SOCIALIST REPUBLIC OF VIETNAM
Independence – Freedom - Happiness
---------------

No.: 05/2013/TB-LPQT

Hanoi, January 24, 2013

 

ANNOUNCEMENT

ABOUT THE INTERNATIONAL AGREEMENT COMING INTO FORCE

Executing the provisions set out in Clause 3, Article 47 of the Law on signing, acceding and implementing International Agreement in 2005, the Ministry of Foreign Affairs announces:

The second protocol amending the agreement between the Government of the Socialist Republic of Vietnam and the Government of the Republic of Singapore for the avoidance of double taxation and the prevention of fiscal evasion with respect to taxes on income signed in Hanoi on March 2, 1994, signed in Singapore on September 12, 2012 coming into force since January 11, 2013.

The Ministry of Foreign Affairs respectfully sends the copy of the Protocol according to the provisions of Article 8 of the abovementioned law.

• _Dataset content_
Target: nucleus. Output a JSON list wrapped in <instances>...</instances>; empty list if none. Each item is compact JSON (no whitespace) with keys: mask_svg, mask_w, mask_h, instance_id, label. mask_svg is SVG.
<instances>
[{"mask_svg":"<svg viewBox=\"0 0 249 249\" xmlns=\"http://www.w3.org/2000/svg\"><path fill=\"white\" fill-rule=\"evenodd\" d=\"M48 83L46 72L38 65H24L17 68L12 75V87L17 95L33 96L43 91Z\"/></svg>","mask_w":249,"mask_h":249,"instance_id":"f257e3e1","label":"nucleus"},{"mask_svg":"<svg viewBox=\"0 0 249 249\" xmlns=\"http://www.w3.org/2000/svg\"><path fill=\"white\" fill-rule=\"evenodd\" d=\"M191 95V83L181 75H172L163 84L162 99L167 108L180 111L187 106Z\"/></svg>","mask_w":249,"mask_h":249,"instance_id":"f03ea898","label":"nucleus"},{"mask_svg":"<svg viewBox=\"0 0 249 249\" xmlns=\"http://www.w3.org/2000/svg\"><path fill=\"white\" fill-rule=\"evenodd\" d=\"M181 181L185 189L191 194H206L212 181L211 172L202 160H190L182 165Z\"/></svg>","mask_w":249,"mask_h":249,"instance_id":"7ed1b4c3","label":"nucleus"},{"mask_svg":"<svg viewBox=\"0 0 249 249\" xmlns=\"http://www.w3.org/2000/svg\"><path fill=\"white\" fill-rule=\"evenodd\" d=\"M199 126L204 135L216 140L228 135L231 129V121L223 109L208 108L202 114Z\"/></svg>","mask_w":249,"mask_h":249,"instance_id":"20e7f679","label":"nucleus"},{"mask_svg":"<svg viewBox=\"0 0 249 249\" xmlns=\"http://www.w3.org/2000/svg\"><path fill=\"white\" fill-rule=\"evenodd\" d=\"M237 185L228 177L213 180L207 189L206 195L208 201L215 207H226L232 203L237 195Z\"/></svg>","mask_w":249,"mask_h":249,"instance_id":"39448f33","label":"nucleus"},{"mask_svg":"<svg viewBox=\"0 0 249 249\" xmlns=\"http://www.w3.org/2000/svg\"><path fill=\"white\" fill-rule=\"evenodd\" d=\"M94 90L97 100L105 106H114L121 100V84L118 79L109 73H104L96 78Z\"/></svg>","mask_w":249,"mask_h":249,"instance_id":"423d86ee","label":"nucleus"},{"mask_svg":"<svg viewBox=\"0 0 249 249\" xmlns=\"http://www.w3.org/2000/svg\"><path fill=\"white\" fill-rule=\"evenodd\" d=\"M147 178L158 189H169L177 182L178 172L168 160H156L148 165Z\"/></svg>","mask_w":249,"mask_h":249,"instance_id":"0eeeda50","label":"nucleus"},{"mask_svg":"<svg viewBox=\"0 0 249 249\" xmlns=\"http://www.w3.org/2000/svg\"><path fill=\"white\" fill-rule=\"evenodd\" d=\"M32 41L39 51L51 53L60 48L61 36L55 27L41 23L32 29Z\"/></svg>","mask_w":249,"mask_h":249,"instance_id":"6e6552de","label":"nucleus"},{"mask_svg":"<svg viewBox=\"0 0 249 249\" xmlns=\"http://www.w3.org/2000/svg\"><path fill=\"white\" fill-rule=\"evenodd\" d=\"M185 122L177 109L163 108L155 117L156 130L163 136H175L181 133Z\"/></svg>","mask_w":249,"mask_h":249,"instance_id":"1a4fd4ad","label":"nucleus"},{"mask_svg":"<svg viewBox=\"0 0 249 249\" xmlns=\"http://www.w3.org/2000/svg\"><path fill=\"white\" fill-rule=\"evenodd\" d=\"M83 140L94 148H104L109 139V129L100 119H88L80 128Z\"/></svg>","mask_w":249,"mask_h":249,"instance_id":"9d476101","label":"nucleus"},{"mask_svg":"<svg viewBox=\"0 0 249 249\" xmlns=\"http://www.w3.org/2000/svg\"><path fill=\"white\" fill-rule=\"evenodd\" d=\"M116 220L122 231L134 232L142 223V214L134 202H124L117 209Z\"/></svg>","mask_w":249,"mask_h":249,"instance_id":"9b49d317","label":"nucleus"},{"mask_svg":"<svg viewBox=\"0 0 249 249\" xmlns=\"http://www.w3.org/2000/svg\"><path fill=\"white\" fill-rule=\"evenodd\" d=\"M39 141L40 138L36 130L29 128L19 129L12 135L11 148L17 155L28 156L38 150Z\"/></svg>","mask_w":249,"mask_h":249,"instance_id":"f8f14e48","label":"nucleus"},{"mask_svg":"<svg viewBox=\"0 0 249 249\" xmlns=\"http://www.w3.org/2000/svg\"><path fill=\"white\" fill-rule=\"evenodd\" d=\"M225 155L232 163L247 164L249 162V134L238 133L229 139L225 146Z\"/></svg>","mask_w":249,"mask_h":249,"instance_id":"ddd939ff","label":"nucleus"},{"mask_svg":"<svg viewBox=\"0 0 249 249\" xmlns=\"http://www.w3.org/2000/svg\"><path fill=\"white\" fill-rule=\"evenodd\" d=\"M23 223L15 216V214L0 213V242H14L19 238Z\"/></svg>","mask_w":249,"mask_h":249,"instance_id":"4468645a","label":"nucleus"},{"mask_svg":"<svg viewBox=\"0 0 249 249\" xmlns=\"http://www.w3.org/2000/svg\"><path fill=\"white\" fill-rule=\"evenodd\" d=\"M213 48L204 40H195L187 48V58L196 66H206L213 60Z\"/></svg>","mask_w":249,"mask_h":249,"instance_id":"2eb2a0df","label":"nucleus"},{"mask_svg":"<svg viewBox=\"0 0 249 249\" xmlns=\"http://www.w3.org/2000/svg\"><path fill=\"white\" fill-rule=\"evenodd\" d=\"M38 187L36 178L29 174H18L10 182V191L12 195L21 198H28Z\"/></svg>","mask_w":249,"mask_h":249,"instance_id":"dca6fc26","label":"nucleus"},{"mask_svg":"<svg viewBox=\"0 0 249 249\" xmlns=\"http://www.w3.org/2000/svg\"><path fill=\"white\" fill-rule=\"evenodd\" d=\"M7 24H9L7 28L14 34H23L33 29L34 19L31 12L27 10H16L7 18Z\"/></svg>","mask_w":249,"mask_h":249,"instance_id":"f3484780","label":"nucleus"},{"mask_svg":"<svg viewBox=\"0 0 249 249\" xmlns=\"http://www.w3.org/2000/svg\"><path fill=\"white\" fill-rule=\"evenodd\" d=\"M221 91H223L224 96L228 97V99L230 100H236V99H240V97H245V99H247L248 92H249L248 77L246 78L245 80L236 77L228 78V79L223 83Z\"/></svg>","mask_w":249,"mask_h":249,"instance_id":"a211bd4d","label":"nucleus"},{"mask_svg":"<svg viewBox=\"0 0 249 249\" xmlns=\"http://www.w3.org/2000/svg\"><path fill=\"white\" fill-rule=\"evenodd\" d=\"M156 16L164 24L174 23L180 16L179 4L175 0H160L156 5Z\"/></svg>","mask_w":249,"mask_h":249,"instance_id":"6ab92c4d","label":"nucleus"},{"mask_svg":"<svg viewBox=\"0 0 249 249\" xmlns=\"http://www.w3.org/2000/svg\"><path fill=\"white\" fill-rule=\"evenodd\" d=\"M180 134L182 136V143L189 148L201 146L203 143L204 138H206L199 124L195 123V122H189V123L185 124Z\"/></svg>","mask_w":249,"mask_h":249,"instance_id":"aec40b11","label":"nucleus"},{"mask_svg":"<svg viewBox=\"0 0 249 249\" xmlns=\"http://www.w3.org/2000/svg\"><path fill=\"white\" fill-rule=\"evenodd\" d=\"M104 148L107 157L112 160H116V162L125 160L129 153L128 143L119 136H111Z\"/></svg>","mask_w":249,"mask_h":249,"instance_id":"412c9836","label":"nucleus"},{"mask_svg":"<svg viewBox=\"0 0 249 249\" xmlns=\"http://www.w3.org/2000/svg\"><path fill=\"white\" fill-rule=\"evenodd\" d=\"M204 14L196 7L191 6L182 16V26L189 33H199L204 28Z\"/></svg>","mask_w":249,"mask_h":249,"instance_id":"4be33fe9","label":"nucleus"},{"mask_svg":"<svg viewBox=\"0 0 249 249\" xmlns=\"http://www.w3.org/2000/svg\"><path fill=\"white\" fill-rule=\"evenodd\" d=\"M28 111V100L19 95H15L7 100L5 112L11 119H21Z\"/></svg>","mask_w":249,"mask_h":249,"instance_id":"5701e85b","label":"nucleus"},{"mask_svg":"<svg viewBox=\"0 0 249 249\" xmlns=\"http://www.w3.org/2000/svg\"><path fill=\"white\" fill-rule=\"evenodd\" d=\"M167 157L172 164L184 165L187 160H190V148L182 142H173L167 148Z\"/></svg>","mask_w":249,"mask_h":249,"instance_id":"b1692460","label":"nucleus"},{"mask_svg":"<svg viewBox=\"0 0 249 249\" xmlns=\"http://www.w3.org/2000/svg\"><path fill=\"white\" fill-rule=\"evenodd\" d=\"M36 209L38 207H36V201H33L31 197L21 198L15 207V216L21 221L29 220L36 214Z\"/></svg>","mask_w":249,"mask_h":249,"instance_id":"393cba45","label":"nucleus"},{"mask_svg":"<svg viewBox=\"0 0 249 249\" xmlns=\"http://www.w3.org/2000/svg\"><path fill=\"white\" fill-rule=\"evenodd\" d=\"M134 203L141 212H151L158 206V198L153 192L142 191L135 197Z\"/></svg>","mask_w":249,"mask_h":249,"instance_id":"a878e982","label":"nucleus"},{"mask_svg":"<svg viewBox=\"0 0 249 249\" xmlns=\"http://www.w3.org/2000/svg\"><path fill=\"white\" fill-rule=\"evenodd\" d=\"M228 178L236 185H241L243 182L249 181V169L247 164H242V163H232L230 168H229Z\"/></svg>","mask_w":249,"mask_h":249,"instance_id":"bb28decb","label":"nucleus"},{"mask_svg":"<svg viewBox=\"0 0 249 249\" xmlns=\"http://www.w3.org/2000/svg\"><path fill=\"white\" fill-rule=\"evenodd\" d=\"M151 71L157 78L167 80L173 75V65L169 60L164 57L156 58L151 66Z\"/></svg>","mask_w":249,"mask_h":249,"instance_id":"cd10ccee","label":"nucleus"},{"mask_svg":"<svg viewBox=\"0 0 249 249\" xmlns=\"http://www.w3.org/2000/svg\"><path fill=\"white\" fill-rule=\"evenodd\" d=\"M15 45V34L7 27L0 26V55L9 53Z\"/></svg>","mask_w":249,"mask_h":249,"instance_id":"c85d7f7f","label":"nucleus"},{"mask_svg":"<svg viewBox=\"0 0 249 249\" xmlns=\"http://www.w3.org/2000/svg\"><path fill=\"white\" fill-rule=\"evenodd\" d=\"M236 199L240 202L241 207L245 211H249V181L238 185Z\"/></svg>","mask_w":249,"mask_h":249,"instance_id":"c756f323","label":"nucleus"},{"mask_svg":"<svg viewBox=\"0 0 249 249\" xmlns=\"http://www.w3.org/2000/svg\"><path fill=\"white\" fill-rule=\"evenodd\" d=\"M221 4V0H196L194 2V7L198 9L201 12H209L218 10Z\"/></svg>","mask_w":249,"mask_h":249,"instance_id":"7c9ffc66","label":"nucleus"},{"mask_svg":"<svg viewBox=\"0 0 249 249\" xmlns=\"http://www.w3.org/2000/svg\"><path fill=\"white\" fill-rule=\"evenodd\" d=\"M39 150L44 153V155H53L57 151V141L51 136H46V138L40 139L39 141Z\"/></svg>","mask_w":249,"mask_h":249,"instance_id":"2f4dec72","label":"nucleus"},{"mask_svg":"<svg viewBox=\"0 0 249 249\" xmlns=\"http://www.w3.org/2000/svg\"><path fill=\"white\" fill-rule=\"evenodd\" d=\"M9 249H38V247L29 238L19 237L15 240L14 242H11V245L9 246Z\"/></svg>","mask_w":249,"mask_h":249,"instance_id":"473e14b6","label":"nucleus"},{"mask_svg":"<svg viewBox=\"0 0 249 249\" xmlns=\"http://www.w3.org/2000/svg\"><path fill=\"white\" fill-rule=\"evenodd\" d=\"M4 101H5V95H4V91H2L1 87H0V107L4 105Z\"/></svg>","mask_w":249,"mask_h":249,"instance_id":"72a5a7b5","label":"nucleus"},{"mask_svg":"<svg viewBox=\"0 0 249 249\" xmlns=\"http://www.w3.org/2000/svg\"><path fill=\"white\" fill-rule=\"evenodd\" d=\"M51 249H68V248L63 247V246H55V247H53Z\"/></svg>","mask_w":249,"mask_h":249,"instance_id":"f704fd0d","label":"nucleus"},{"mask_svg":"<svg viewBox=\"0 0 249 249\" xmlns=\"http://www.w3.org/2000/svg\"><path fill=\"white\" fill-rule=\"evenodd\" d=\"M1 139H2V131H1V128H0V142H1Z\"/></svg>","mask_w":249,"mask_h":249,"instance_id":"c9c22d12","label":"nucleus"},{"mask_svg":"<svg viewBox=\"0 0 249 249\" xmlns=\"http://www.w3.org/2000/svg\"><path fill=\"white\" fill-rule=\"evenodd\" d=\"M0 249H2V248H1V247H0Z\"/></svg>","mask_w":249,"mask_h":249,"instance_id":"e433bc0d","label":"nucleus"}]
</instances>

* * *

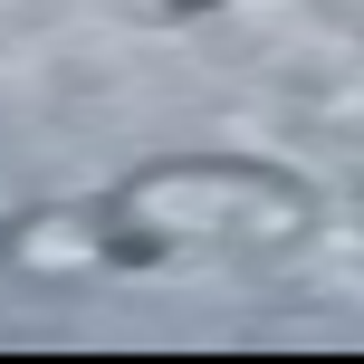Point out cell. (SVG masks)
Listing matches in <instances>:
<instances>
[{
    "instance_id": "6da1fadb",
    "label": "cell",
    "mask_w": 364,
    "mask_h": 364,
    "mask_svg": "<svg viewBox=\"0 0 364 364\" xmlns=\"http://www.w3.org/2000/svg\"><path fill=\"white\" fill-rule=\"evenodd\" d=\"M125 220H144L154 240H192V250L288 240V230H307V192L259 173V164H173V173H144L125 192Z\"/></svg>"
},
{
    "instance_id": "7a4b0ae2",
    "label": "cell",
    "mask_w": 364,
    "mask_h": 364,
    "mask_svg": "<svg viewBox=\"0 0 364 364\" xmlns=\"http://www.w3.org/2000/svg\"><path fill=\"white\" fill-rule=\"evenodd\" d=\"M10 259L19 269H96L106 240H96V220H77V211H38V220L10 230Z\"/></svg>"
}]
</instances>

• _Exercise_
Extract, verbatim, the part of the announcement on the tax protocol that opens with the words containing "Executing the provisions" and closes with "the abovementioned law.".

• _Reply_
Executing the provisions set out in Clause 3, Article 47 of the Law on signing, acceding and implementing International Agreement in 2005, the Ministry of Foreign Affairs announces:

The second protocol amending the agreement between the Government of the Socialist Republic of Vietnam and the Government of the Republic of Singapore for the avoidance of double taxation and the prevention of fiscal evasion with respect to taxes on income signed in Hanoi on March 2, 1994, signed in Singapore on September 12, 2012 coming into force since January 11, 2013.

The Ministry of Foreign Affairs respectfully sends the copy of the Protocol according to the provisions of Article 8 of the abovementioned law.